La peggiore delle sue 53 partite. Ko senza storia e strategia sconfessata in pubblico da capitan Dzeko. La ripartenza contro i campioni svizzeri dello Young Boys (3 titoli di fila e 14 in totale) lo riporta, dunque, alla figuraccia fatta in Austria poche ore dopo l’incoronazione di Dan Friedkin come erede di James Pallotta: l’allenatore, in questo senso, non si è presentato bene al nuovo proprietario, uscendo di scena dal torneo sventolando in campo bandiera bianca. Alla vigilia del 1° match del gruppo A (compende pure Cluj e Cska Sofia) ha provato a dar forza al suo rapporto con il gruppo di Houston: “Lavoriamo insieme per rendere ogni giorno più forte la Roma. Ho totale fiducia nella società“. Parole mirate a ricostruire il feeling, messo a rischio dall’intervista (non autorizzata dalla società) in cui ha manifestato la delusione per il mercato estivo incompleto.
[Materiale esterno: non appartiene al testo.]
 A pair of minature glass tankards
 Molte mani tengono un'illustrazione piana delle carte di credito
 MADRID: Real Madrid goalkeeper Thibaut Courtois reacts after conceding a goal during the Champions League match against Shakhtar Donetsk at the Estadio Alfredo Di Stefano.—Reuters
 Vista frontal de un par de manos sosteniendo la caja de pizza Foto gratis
Farò turnover, fondamentale in questo periodo della stagione“. Fonseca potrebbe presentare 6 novità dopo la vittoria di domenica sera contro il Benevento. Diversa mezza squadra, se cambieranno 5 giocatori di movimento: dentro Kumbulla, Villar, Perez e Borja Mayoral nel 4-2-3-1. In più ecco a destra Peres o Karsdorp nel ruolo di terzino. Torna anche Pau Lopez, ultima partita ufficiale proprio a Duisburg. In attacco, ballottaggio tra Pedro e Mkhitaryan.